Unlike most other diet programs, DietPower also monitors your nutrient intake. After just one day of using the free trial, I discovered that I was a sucker for sodium and that I was not getting nearly enough protein. I was shocked to view the areas in which I was overdoing it, and the areas where I was lacking in nutrition. My diet consisted of 63 percent in carbohydrates, 27 percent fat, and only 10 percent protein; equivalent to 835 calories from carbs, 364 from fat, and a wee 135 calories from protein. DietPower's charts and graphs were an excellent source for this information.
While nothing fancy, these elements made it simple to track my progress and alter the areas that needed changing. The pie charts and bar graphs helped me balance my diet, and by day eight, I'd decreased both my carb and fat intake to a healthier 41 percent, and increased my protein to 19 percent. The most appealing chart however, was the thin red line of my weight loss, creeping steadily downhill towards my ultimate goal.

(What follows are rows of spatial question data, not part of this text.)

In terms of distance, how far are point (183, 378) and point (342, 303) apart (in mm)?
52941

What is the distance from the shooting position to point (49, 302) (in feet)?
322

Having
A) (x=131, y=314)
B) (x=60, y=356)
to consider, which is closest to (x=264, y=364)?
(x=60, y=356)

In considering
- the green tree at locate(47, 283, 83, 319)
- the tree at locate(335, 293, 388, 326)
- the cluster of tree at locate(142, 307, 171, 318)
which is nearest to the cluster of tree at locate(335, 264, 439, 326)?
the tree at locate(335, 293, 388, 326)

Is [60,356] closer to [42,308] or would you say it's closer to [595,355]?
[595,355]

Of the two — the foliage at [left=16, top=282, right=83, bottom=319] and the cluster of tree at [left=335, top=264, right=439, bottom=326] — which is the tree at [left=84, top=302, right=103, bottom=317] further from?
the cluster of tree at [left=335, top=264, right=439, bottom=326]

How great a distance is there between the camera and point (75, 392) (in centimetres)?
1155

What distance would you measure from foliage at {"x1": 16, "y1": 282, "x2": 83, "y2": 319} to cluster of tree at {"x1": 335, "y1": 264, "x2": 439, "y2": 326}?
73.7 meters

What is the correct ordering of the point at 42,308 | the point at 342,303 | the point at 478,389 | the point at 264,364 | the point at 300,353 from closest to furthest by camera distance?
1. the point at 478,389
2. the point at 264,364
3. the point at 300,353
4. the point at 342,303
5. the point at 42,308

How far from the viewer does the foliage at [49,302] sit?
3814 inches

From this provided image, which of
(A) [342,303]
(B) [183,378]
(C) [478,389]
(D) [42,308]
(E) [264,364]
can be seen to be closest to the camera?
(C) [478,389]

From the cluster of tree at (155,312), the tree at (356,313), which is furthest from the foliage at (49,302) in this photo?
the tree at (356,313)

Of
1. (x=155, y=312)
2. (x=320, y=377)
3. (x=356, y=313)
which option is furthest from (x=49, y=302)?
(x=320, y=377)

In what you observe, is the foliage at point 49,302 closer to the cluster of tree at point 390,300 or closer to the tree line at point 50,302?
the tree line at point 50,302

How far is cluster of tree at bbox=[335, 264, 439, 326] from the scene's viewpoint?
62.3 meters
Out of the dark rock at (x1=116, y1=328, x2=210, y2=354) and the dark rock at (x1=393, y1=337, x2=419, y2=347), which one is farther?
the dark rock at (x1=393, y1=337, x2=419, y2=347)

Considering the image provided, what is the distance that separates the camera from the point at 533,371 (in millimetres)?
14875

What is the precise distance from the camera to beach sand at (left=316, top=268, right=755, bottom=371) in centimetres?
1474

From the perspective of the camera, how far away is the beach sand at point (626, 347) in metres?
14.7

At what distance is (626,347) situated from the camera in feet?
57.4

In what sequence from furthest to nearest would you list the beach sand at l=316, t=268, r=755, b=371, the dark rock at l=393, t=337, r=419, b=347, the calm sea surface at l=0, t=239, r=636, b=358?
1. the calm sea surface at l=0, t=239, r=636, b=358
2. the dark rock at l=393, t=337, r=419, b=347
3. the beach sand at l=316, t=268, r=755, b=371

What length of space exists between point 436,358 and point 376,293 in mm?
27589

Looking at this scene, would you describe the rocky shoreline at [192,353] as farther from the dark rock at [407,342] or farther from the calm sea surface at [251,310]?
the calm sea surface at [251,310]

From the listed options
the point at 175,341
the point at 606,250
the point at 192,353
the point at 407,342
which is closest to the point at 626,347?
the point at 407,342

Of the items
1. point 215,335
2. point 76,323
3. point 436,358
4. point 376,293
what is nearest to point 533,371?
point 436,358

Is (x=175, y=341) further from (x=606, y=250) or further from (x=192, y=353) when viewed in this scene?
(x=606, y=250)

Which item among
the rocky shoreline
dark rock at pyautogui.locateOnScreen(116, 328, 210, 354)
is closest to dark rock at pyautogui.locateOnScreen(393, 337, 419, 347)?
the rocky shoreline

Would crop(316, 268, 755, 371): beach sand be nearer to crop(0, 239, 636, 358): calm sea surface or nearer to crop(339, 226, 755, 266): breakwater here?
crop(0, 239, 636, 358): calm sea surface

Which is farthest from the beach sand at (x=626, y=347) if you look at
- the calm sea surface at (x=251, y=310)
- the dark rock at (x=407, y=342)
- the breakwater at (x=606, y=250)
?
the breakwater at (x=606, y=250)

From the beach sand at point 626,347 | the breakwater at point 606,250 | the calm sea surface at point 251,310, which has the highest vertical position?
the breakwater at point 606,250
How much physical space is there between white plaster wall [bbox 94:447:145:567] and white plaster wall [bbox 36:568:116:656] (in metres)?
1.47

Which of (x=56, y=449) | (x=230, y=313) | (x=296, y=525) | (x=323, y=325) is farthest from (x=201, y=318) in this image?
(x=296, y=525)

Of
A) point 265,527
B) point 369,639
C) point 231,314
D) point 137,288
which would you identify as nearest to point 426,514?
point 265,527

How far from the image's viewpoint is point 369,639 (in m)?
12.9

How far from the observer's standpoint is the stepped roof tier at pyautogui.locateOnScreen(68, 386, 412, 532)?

By the end of my 15-day trial, I'd lost 3.2 pounds. And DietPower never scolded me or told me how "good" or "bad" I'd been. It was there to help me realize what I was putting into my body, and what I'd have to do to get rid of it in a healthy way….
In this new technological age, the all-too-common excuse of having no time to diet is no longer acceptable. It couldn't get any easier. Weight loss is literally at our fingertips—it's only compromised by what we put at the end of our forks.